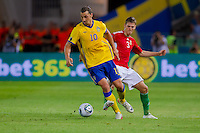 Sweden's Zlatan Ibrahimovic (L) and Hungary's Zsolt Korcsmar (R) fight for the ball during the UEFA EURO 2012 Group E qualifier Hungary playing against Sweden in Budapest, Hungary on September 02, 2011. ATTILA VOLGYI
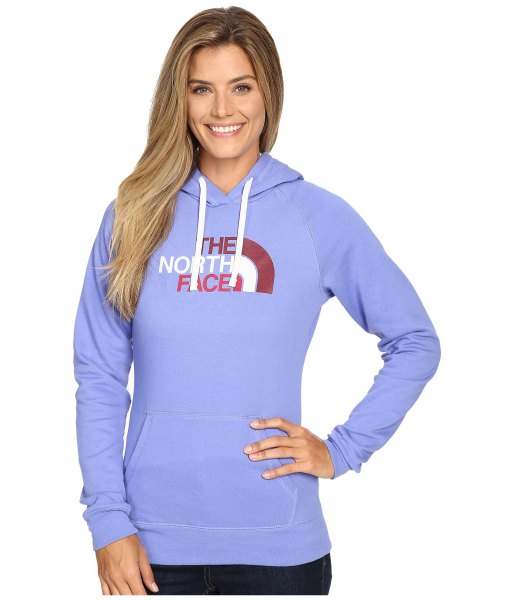 Sky blue sweater North Face hoodie with dark skinny jeans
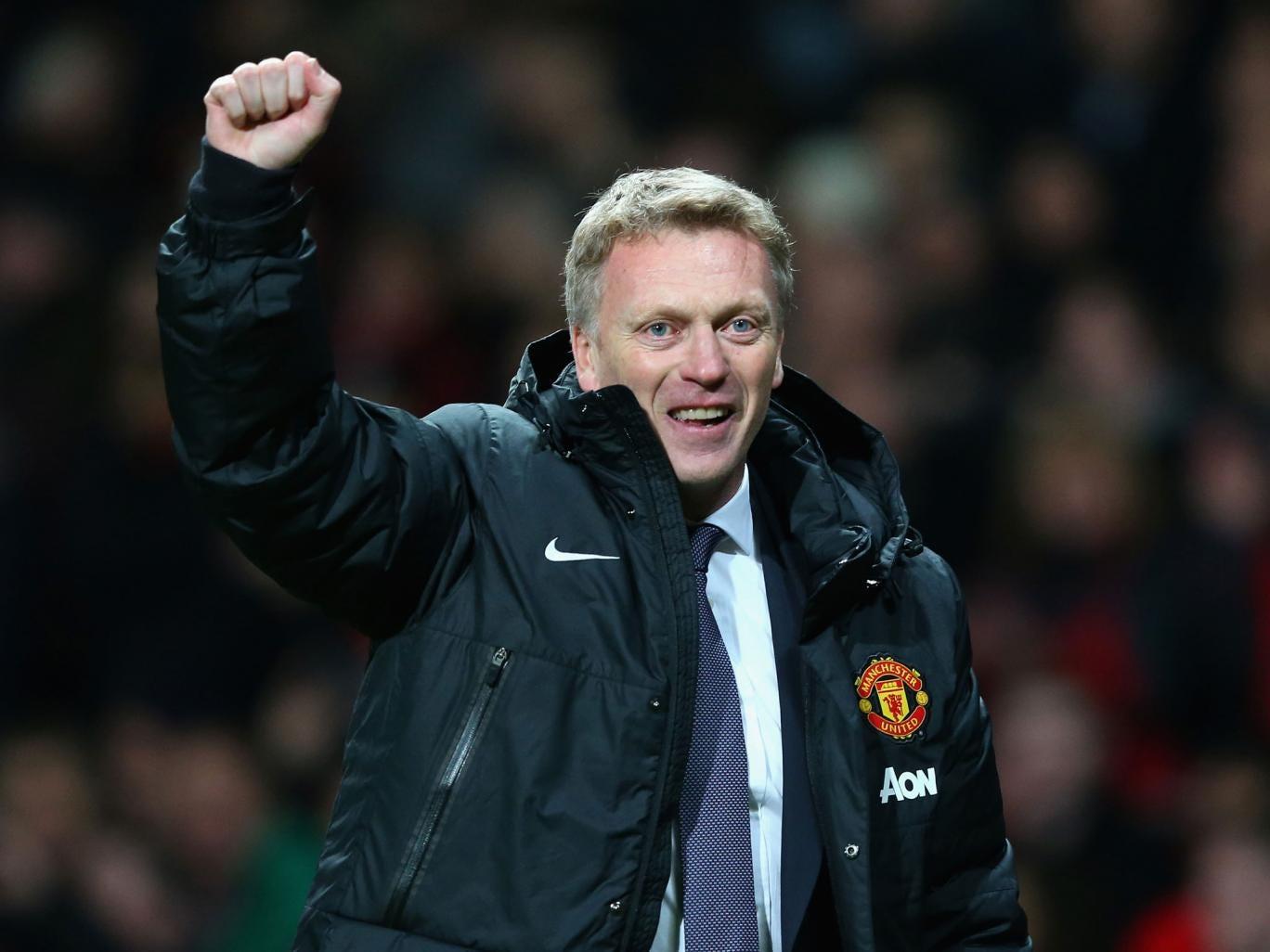 Manchester United manager David Moyes celebrates victory over Arsenal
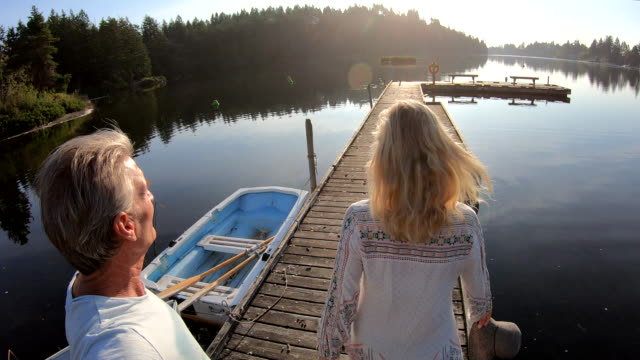 couple walk along wooden lake pier at sunrise - molo video stock e b–roll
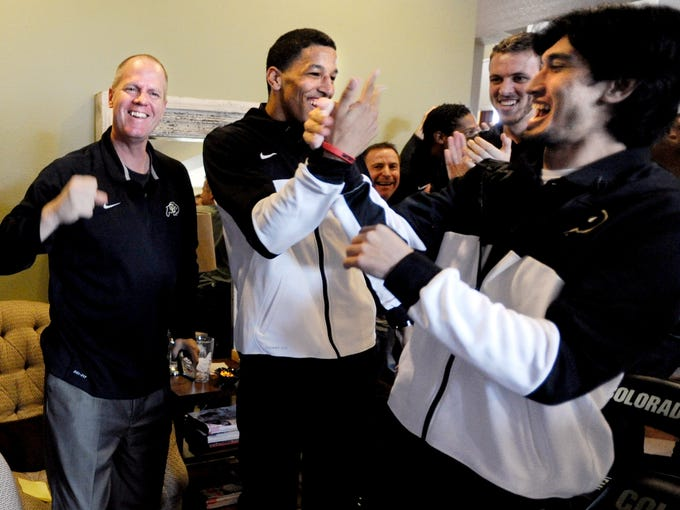 Colorado coach Tad Boyle, left, and his Buffaloes were all smiles when they were announced as the No. 10 seed in the East Regional. Colorado will play Illinois in the second round on Friday in Austin, Texas.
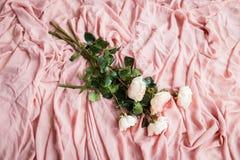 桃红色玫瑰在精美桃红色丝织物说谎 免版税库存照片
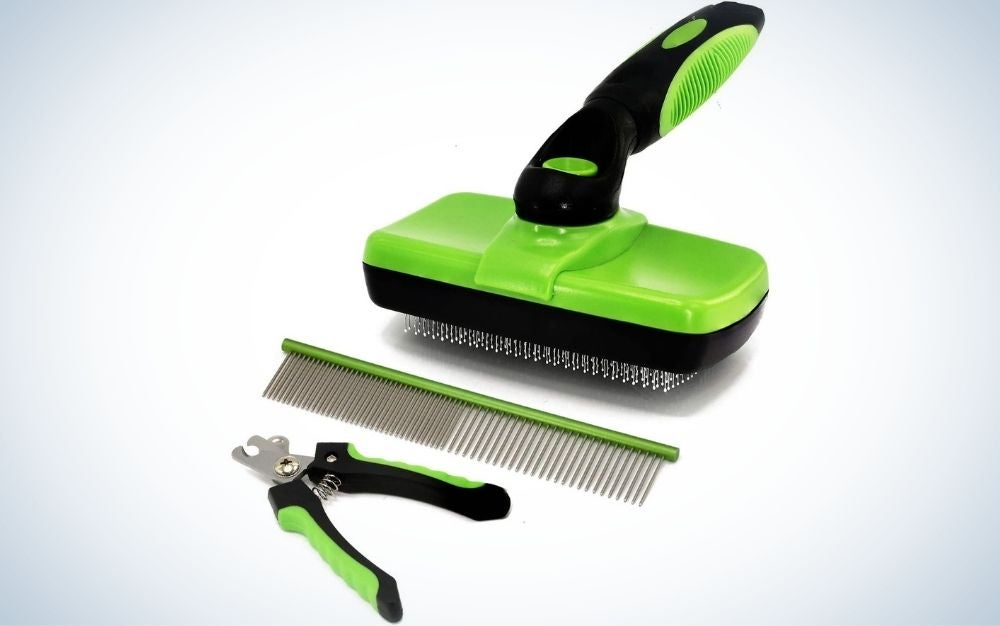 A dog and cat grooming kit in green with a black tail, as well as a pet clipper and a green comb as well.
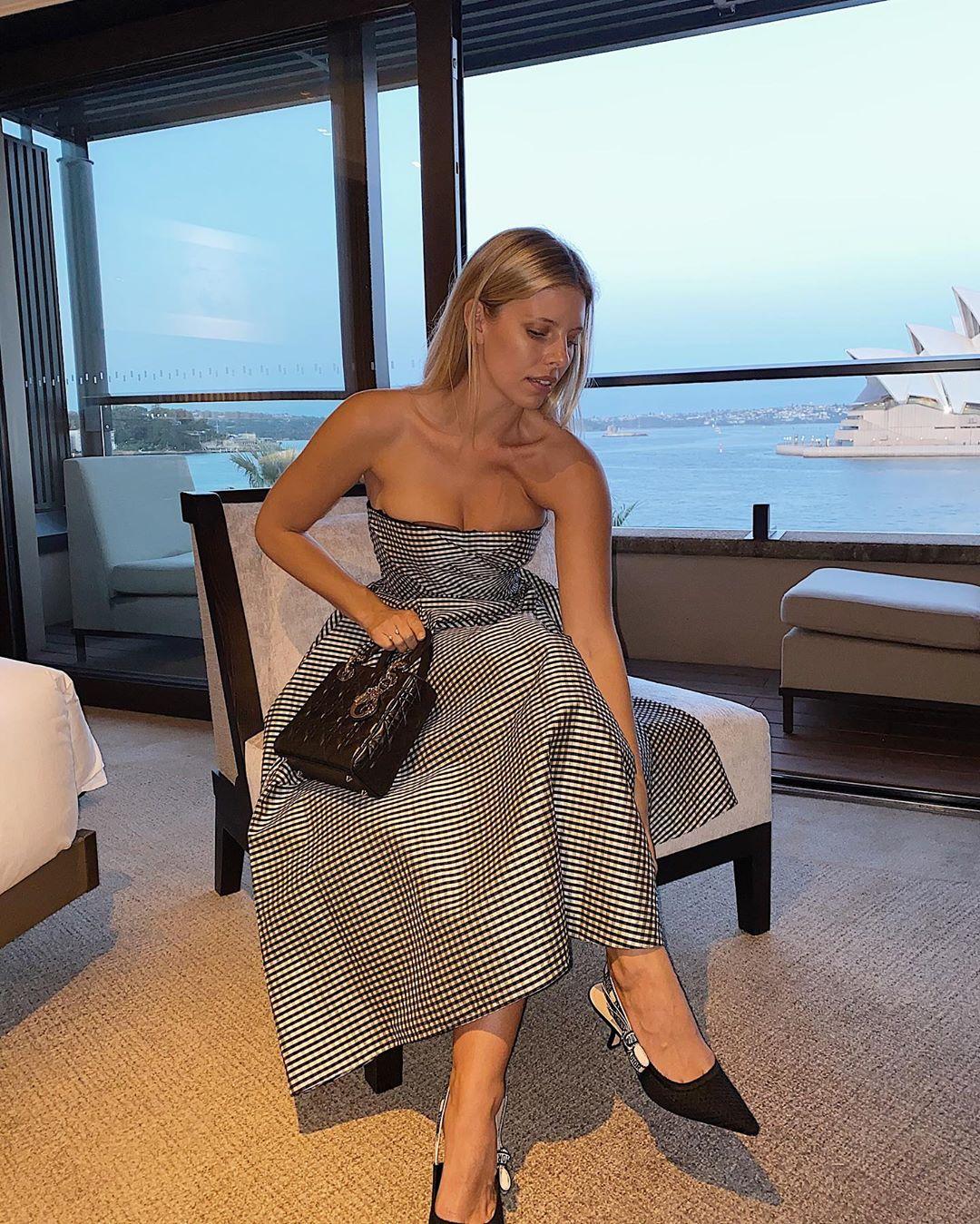 Natasha Oakley rocking a Plunging 22007 Christian Dior midi dress with cinched waist and flared hem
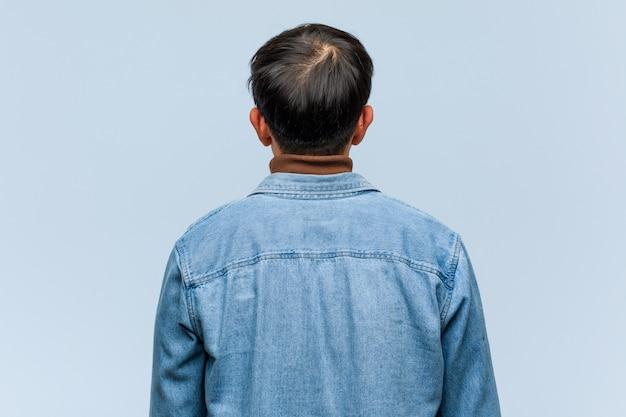 Joven chino desde atrás, mirando hacia atrás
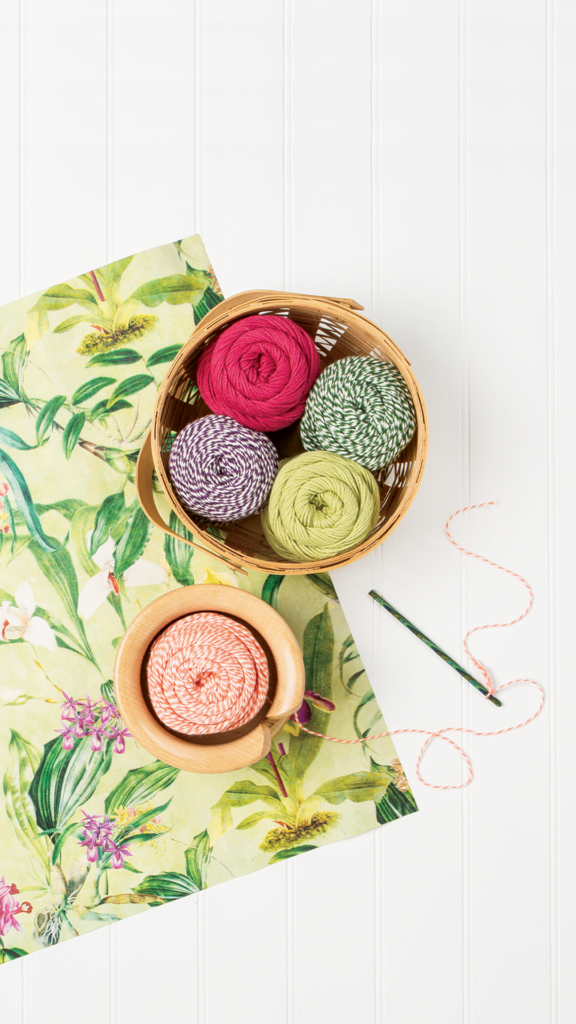 A top-down view of a white background with a floral pattern paper on it, with a yarn bowl filled with colorful cotton yarn.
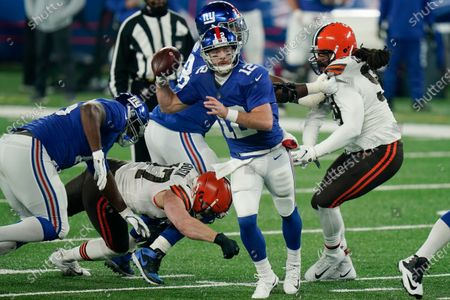 New York Giants quarterback Colt McCoy (12) throws a pass during the first half of an NFL football game against the Cleveland Browns, in East Rutherford, N.J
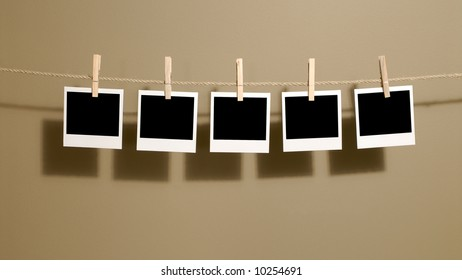 Several blank instant camera photo prints hanging on a rope or string isolated against a dark background.  Space for copy.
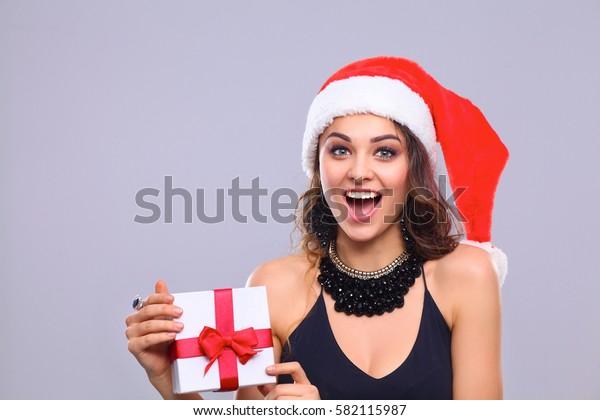 Portrait of woman in Santa hat holding gift box, isolated on white background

Brief:
Leave the pictures out and please restate exactly the lines running from the start of the material through the one with "Sky blue sweater".

Answer box:
 Sweden's Zlatan Ibrahimovic (L) and Hungary's Zsolt Korcsmar (R) fight for the ball during the UEFA EURO 2012 Group E qualifier Hungary playing against Sweden in Budapest, Hungary on September 02, 2011. ATTILA VOLGYI
 Sky blue sweater North Face hoodie with dark skinny jeans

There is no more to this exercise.